Stored data:
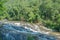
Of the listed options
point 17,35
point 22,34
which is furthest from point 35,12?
point 17,35

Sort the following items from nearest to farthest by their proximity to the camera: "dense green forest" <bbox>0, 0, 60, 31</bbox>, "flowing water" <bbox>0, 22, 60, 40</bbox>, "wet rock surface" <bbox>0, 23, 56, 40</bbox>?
"wet rock surface" <bbox>0, 23, 56, 40</bbox> → "flowing water" <bbox>0, 22, 60, 40</bbox> → "dense green forest" <bbox>0, 0, 60, 31</bbox>

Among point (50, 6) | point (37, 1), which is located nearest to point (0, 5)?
point (50, 6)

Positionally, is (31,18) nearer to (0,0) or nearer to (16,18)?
(16,18)

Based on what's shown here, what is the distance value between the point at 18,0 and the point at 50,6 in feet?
18.5

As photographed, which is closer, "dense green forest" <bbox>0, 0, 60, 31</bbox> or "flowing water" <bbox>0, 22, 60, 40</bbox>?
"flowing water" <bbox>0, 22, 60, 40</bbox>

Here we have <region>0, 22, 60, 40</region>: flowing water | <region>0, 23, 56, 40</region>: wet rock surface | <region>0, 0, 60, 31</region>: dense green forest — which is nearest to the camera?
<region>0, 23, 56, 40</region>: wet rock surface

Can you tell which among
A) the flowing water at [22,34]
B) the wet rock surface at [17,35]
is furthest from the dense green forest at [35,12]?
the wet rock surface at [17,35]

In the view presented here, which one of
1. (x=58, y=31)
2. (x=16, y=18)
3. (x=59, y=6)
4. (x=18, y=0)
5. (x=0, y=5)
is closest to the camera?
(x=0, y=5)

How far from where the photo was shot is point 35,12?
84.1ft

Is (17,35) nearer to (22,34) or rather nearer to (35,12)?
(22,34)

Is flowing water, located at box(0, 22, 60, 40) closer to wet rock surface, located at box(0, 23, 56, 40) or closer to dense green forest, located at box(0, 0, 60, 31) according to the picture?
wet rock surface, located at box(0, 23, 56, 40)

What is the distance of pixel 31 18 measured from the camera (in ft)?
81.1

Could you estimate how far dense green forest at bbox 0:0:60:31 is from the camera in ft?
77.4

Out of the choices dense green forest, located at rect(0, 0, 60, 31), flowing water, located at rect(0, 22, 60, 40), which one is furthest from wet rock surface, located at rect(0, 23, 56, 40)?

Problem to solve: Copy all the lines above word for word, without the pictures.

Answer to this task:
Of the listed options
point 17,35
point 22,34
which is furthest from point 35,12?
point 17,35

Sort the following items from nearest to farthest by their proximity to the camera: "dense green forest" <bbox>0, 0, 60, 31</bbox>, "flowing water" <bbox>0, 22, 60, 40</bbox>, "wet rock surface" <bbox>0, 23, 56, 40</bbox>?
"wet rock surface" <bbox>0, 23, 56, 40</bbox> → "flowing water" <bbox>0, 22, 60, 40</bbox> → "dense green forest" <bbox>0, 0, 60, 31</bbox>

Among point (50, 6) | point (37, 1), which is located nearest to point (0, 5)?
point (50, 6)

Positionally, is (31,18) nearer to (0,0) or nearer to (16,18)?
(16,18)

Based on what's shown here, what is the distance value between the point at 18,0 and the point at 50,6 in feet?
18.5

As photographed, which is closer, "dense green forest" <bbox>0, 0, 60, 31</bbox> or "flowing water" <bbox>0, 22, 60, 40</bbox>?
"flowing water" <bbox>0, 22, 60, 40</bbox>

Here we have <region>0, 22, 60, 40</region>: flowing water | <region>0, 23, 56, 40</region>: wet rock surface | <region>0, 0, 60, 31</region>: dense green forest — which is nearest to the camera?
<region>0, 23, 56, 40</region>: wet rock surface

Can you tell which among
A) the flowing water at [22,34]
B) the wet rock surface at [17,35]
is furthest from the dense green forest at [35,12]?
the wet rock surface at [17,35]

In the view presented here, which one of
1. (x=58, y=31)
2. (x=16, y=18)
3. (x=59, y=6)
4. (x=18, y=0)
5. (x=0, y=5)
is closest to the camera?
(x=0, y=5)

How far from where the photo was shot is point 35,12?
84.1ft

Is (17,35) nearer to (22,34) or rather nearer to (35,12)?
(22,34)

Is flowing water, located at box(0, 22, 60, 40) closer to wet rock surface, located at box(0, 23, 56, 40) or closer to dense green forest, located at box(0, 0, 60, 31) according to the picture?
wet rock surface, located at box(0, 23, 56, 40)

What is the distance of pixel 31 18 measured from the camera (in ft)?
81.1

Could you estimate how far dense green forest at bbox 0:0:60:31 is from the camera in ft?
77.4

Out of the choices dense green forest, located at rect(0, 0, 60, 31), flowing water, located at rect(0, 22, 60, 40), which one is furthest from wet rock surface, located at rect(0, 23, 56, 40)?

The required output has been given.